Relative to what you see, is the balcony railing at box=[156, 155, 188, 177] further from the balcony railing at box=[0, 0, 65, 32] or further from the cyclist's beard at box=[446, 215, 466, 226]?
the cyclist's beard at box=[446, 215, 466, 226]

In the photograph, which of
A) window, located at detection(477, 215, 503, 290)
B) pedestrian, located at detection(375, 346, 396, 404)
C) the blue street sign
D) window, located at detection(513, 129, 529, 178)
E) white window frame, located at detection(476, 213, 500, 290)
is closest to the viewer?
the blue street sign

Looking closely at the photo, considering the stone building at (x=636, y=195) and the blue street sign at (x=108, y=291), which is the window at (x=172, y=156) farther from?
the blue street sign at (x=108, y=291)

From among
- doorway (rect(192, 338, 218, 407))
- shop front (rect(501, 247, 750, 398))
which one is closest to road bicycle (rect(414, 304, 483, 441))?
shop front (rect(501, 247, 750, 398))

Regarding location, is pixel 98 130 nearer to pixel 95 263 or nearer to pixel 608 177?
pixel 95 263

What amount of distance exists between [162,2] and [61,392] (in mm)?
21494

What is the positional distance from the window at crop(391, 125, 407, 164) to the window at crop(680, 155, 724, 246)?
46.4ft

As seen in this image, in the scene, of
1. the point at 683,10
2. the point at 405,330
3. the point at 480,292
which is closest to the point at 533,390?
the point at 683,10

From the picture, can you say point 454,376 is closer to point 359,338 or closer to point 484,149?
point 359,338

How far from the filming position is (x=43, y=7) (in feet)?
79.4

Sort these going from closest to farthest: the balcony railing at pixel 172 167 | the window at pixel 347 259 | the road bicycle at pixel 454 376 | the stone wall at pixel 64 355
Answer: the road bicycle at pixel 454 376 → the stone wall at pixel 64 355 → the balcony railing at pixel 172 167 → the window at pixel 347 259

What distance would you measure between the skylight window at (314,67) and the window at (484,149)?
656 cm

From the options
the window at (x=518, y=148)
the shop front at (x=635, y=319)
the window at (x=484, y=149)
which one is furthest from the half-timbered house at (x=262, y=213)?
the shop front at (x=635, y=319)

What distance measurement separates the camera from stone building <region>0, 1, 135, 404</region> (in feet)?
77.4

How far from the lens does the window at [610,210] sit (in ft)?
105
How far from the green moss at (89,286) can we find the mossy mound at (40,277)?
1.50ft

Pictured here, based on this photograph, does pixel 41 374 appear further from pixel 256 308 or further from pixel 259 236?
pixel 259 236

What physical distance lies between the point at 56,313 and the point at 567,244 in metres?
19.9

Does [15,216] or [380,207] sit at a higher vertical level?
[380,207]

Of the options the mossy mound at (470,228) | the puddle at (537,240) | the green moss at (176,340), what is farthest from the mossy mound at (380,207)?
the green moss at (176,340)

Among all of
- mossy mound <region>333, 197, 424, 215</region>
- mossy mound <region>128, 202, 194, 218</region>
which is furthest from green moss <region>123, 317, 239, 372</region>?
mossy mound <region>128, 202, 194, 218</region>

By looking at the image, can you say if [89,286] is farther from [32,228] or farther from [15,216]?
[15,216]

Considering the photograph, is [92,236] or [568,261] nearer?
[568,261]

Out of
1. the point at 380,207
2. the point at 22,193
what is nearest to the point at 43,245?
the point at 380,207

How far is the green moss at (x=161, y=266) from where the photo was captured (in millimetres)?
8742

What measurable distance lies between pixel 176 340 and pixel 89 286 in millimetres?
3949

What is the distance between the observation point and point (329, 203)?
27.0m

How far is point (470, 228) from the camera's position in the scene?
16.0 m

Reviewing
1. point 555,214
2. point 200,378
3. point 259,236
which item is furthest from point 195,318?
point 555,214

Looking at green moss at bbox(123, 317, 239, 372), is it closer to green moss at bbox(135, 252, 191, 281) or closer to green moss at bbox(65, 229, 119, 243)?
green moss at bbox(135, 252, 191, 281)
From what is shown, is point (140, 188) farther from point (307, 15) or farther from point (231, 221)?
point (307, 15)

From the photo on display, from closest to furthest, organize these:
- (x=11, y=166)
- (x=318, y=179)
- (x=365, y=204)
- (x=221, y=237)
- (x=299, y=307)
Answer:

========

== What is being asked ==
Return every line of the material exactly.

== Exercise answer ==
Relative to what you see, is the balcony railing at box=[156, 155, 188, 177] further from the balcony railing at box=[0, 0, 65, 32] or further from the cyclist's beard at box=[446, 215, 466, 226]?
the cyclist's beard at box=[446, 215, 466, 226]

In the photograph, which of
A) window, located at detection(477, 215, 503, 290)
B) pedestrian, located at detection(375, 346, 396, 404)
C) the blue street sign
D) window, located at detection(513, 129, 529, 178)
E) white window frame, located at detection(476, 213, 500, 290)
is closest to the viewer?
the blue street sign

Looking closely at the photo, considering the stone building at (x=636, y=195) and the blue street sign at (x=108, y=291), which is the window at (x=172, y=156) farther from?
the blue street sign at (x=108, y=291)

From among
- doorway (rect(192, 338, 218, 407))
- shop front (rect(501, 247, 750, 398))
which one is closest to road bicycle (rect(414, 304, 483, 441))?
shop front (rect(501, 247, 750, 398))

Regarding location, is pixel 98 130 nearer to pixel 95 263 or nearer to pixel 608 177?
pixel 95 263

What amount of distance exists between [162,2] and [61,392] (in mm)?
21494

What is the positional distance from the window at crop(391, 125, 407, 164) to the window at crop(680, 155, 724, 246)?
46.4ft

As seen in this image, in the scene, of
1. the point at 683,10
2. the point at 405,330
3. the point at 480,292
which is closest to the point at 533,390?
the point at 683,10

From the picture, can you say point 454,376 is closer to point 359,338 or closer to point 484,149?
point 359,338

How far from the filming position is (x=43, y=7) (in feet)?
79.4

Sort these going from closest to farthest: the balcony railing at pixel 172 167 | the window at pixel 347 259 | the road bicycle at pixel 454 376 | the stone wall at pixel 64 355
Answer: the road bicycle at pixel 454 376 → the stone wall at pixel 64 355 → the balcony railing at pixel 172 167 → the window at pixel 347 259

What distance would you measure between the skylight window at (314,67) and the window at (484,149)?
656 cm

From the options
the window at (x=518, y=148)
the shop front at (x=635, y=319)
the window at (x=484, y=149)
which one is furthest from the half-timbered house at (x=262, y=213)?
the shop front at (x=635, y=319)

What distance measurement separates the camera from stone building <region>0, 1, 135, 404</region> (in feet)?
77.4

How far from the lens does the window at [610,210] sit (in ft)?
105
How far from the green moss at (89,286) can we find the mossy mound at (40,277)?
1.50ft

Pictured here, based on this photograph, does pixel 41 374 appear further from pixel 256 308 or further from pixel 259 236?
pixel 259 236

What physical distance lies between the point at 56,313 and the point at 567,244 in metres?
19.9

Does [15,216] or [380,207] sit at a higher vertical level?
[380,207]

Of the options the mossy mound at (470,228) | the puddle at (537,240) | the green moss at (176,340), what is farthest from the mossy mound at (380,207)?
the green moss at (176,340)

Among all of
- mossy mound <region>333, 197, 424, 215</region>
- mossy mound <region>128, 202, 194, 218</region>
which is furthest from green moss <region>123, 317, 239, 372</region>?
mossy mound <region>128, 202, 194, 218</region>

By looking at the image, can you say if [89,286] is farther from [32,228] or farther from [15,216]?
[15,216]

Considering the photograph, is [92,236] or [568,261] nearer?
[568,261]

Out of
1. the point at 380,207
2. the point at 22,193
what is nearest to the point at 43,245?
the point at 380,207

How far is the green moss at (x=161, y=266) from where the photo was captured (in millimetres)?
8742

What measurable distance lies between pixel 176 340 and pixel 89 286 in millimetres?
3949

What is the distance between the observation point and point (329, 203)?
27.0m

How far is point (470, 228) from the camera's position in the scene?
16.0 m

Reviewing
1. point 555,214
2. point 200,378
3. point 259,236
which item is furthest from point 195,318?
point 555,214

Looking at green moss at bbox(123, 317, 239, 372), is it closer to green moss at bbox(135, 252, 191, 281) or closer to green moss at bbox(65, 229, 119, 243)?
green moss at bbox(135, 252, 191, 281)
From what is shown, is point (140, 188) farther from point (307, 15) or farther from point (231, 221)?
point (307, 15)

From the photo on display, from closest to furthest, organize these:
- (x=11, y=166)
- (x=318, y=179)
- (x=365, y=204)
- (x=221, y=237)
- (x=299, y=307)
Answer:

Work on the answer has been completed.